Royals in Oils

Peter Campbell

  • The Sweetness of Life: A Biography of Elizabeth Louise Vigée Le Brun by Angelica Goodden
    Deutsch, 384 pp, £19.99, June 1997, ISBN 0 233 99021 6

In her portraits Elizabeth Louise Vigée Le Brun did her very best to give a pleasing account of the facts of the flesh. The faces are attractive, the expressions forthcoming and responsive. The phrase ‘a smile played around her lips’ could have been invented to describe them. Her trademarks are half-disclosed rows of little pearly teeth; up-and-under looks; draped shawls, Greek smocks, Oriental accessories and loosely gathered curls; or a heavenward gaze (which owed something to Greuze, but doesn’t have the repellent sentimentality of his tearful bearers of crushed blossoms). On seeing themselves in the mirror of her art, her sitters must have felt that they were smarter, prettier and livelier than they had imagined.

When she failed to please it was, at least in one case, because something stiffer was expected. Catherine the Great complained that her granddaughters were too informally dressed – and thus, I suppose, too available. Her touch with Varvara Ivanovna Narishkin, the illegitimate daughter of Countess Stroganova (the Countess had lent Vigée Le Brun a house in Moscow) is perfect, showing, in Angelica Goodden’s words, ‘a warm and seductive romanticism’. Mrs William Chinnery is, by comparison, a little bland.

Vigée Le Brun was at her best with romantic young girls and attractive men. The sublime was beyond her register: it is hard to take her picture of Madame de Staël strumming her lyre seriously, and when, late in life, she undertook a painting of Marie Antoinette in prison, the task proved so painful she gave up. Sentiment saved her from the kind of mistake Greuze made when he tried to extend a talent which had proved wonderfully apt to modern subjects into the realm of classical history.

She worked in an idiom which combined pretty colour, soft, bright light, and a meticulous but painterly finish. The colour and lively handling were part of the legacy of 17th-century Flanders to 18th-century France. The broader gestures and stormy chiaroscuro which her English contemporaries favoured, and which came to them by various routes from Caravaggio, would not have suited her. The painter John Opie is reported to have found Vigée Le Brun’s pictures good in ‘the imitation of particular things, velvet, silk etc’ but he also remarked that they gave him ‘no high pleasure as works of art’. Hoppner, more brutally, found even her way with stuffs wanting: a piece of drapery by Rembrandt ‘differs from the piece in the woollen-draper’s or in Madame Le Brun’s shop as much in appearance as in value’ and ‘on a feeble, vulgar and detailed imitation of articles of furniture and dress rests the whole of Madame Le Brun’s reputation.’

Her defence was good craftsmanship: ‘as for these fabrics, these speaking cushions, these velvets on display in my shop, my view is that one should pay as much attention to all these accessories as possible, but without detriment to the heads.’ There was no easy meeting possible between a late 18th-century supplier of a well-made high-fashion commodity and early 19th-century painters persuaded they were gentlemen pursuing a liberal profession.

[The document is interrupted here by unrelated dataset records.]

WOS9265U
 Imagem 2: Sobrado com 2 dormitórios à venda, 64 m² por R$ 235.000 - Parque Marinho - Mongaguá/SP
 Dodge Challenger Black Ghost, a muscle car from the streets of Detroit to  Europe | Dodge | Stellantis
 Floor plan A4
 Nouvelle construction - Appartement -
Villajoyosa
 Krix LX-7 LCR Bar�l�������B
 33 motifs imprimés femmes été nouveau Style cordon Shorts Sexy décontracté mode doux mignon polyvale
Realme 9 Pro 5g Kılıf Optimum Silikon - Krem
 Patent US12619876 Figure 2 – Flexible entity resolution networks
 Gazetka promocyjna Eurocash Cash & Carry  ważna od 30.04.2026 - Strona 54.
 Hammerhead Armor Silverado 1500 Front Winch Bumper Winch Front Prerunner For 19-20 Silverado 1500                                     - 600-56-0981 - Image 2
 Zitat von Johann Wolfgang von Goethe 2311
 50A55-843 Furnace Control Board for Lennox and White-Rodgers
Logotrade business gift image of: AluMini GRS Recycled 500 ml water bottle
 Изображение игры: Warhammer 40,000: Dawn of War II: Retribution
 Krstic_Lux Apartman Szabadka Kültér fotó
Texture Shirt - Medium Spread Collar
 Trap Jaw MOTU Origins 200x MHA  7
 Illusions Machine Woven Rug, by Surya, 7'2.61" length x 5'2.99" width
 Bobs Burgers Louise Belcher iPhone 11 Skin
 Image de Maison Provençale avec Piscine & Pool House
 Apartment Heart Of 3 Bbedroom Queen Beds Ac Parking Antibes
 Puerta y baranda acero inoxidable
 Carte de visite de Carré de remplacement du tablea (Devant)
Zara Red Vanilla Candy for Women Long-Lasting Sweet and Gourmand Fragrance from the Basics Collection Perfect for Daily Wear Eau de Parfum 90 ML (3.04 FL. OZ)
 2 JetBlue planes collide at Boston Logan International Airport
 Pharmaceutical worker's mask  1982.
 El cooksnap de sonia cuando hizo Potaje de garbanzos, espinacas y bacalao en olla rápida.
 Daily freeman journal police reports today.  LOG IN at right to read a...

Time has not decided the matter. A row of paintings by Copley, Hoppner and Opie may be dashing but you can tire of them before you are sated with Vigée Le Brun’s pretty frocks and bright eyes. And of these there is no shortage: she was prolific. She drove herself and sometimes she said she had spread herself too thin, but it is pretty clear that her talent perfectly suited her chosen métier. Painting less would probably not have meant painting better.

The feeling you get looking at her portraits – that it is the people she painted who have won you over – is, in part at least, an illusion. Much of what seems to be their personality is her invention. A few faces (the very beautiful, the very dramatic) make their own impression. Fashionable portrait painters are (or were – the genre is moribund) able to make show-stoppers of the less facially gifted. Their pictures stand to the portraiture of unvarnished (well, less varnished) truth – Frans Hals’s Dutch burghers, say – as court masques do to middleclass fiction. Courts have special needs when it comes to portraits. Vigée Le Brun did for Marie Antoinette and a swathe of the European aristocracy what Winterhalter did for the young Queen Victoria and Cecil Beaton for the women of the House of Windsor. She invented them as one might invent characters in a novel, treading a delicate path between the swooning – very hard to treat Emma Hamilton any other way, but not right for a princess – and the starchy. There is life in her inventions still. Trivial life as greetingcard material. Respectable (if more sedate) life as historical documents, to be studied in the hope that the informed mind will be able to persuade them to flutter with their old vivacity. Painting apart, she is clearly interesting, from our point of view, as a woman who was successful in a male profession.